MERS-CoV patients with severe illness conditions had a higher risk of 3- and 30-day mortality compared to patients without severe illness conditions (Fig. 3 and 4), which is also reflected in lower survival probability (72.46% vs. 96.60%) and (51.45% vs. 86.65%), respectively. When compared to the healthcare worker group, it was found that the non-healthcare worker group was associated with a 8.8- to 19.2-fold increase in the hazard of 3- and 30-day mortality. This is consistent with several previous studies [13, 18, 20, 21]. The low risk of death among the healthcare worker group could be due to timely and early diagnosis of MERS-CoV infection and the level of control and practices [22]. However, a large epidemiological study is needed to evaluate the high risk of death among the non-healthcare worker group.
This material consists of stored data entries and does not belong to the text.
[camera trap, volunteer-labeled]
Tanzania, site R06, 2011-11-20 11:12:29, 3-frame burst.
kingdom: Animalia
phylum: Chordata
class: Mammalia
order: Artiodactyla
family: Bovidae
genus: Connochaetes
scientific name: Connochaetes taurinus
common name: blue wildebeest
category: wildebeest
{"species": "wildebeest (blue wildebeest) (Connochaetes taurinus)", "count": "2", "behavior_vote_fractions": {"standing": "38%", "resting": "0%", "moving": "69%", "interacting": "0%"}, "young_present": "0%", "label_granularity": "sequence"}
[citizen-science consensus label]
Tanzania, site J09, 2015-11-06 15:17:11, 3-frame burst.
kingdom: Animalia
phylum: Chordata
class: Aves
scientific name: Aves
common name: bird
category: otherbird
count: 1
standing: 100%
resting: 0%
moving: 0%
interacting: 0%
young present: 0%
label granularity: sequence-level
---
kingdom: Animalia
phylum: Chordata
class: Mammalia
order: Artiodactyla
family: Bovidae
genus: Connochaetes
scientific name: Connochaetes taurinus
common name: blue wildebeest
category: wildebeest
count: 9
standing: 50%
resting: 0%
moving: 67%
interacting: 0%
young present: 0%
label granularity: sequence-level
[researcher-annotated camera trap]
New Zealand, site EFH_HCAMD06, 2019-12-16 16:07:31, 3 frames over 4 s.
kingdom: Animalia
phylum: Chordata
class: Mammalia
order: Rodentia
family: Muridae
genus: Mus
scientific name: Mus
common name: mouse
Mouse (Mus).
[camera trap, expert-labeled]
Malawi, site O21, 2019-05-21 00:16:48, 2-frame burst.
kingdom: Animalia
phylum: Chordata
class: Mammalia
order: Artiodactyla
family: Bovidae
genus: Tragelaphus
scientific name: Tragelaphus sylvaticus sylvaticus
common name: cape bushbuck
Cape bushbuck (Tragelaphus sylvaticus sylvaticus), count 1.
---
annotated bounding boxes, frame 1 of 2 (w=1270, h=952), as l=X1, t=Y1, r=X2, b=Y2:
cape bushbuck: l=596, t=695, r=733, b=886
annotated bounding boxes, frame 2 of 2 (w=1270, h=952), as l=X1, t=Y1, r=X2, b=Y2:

In such a study, modifiable factors could be assessed. For example, those can be addressed by the health system, such as access to healthcare, or by educational programs such as raising the level of awareness on proper management of infection and prevention practices.

The author noted several limitations. The study data was based on Saudi Ministry of Health situational reports which are publicly available sources and not directly aggregated from patients’ medical records or follow-ups. The date from symptoms onset was not reported publicly by the Saudi Ministry of Health, thus the time of the MERS-CoV diagnosis to outcome was used, rather than the date of symptom onset. Not all patients experience MERS symptoms, while other patients may experience mild or severe respiratory illness, thus the survival rate may differ if the date of symptom onset was used. A delay in the MERS diagnosis could worsen patient outcome and increase the risk of death. The patient outcomes (died/alive) and new cases are updated daily by the Saudi Ministry of Health. Thus, the patient outcomes may not represent the final outcomes. The new cases, time of diagnosis, death status, and date of death were recorded at the time of reporting. However, the current analyses were based on the report as of November 12, 2016, where the data has been accessed by the study author. As this data is gathered from public sources, there is no information on cause of death or details on underlying conditions. Not having the specific underlying conditions at hand, the current study findings suggest that this type of association might become a prerequisite for interventional studies. There is no information regarding patients’ occupations, however it may be that there are possible links between occupation and MERS-CoV infection. Nonetheless, the current study evaluated MERS-CoV outcomes, such as 3- and 30-day mortality and their risk factors. A great advantage of the conducted study is that the author extracted large MERS data and took several prognostic factors into account to predict 3- and 30-day mortality in MERS. This study could be of value to policymakers and healthcare systems worldwide in identifying patients with high risk of death and shorter survival. The study revealed several prognostic factors that might explain the high rates of early mortality. It looks promising (in both bivariate and multivariate analyses) that having such information was associated with 3- and 30-day mortality. The results of this study may be useful to healthcare professionals who are providing medical care for MERS patients by appropriately identifying and managing potential patients at high risk of death.


Several factors were identified that could influence mortality outcome at 3 days and 30 days, including being elderly, being a non-healthcare worker, along with illness severity and hospital-acquired infections. The findings can serve as a guide for healthcare practitioners when monitoring and managing the virus, especially at the early stages. Implementing outcome measures and strategies to improve patients’ survival in MERS-CoV patients should be an ultimate goal for public health policymakers.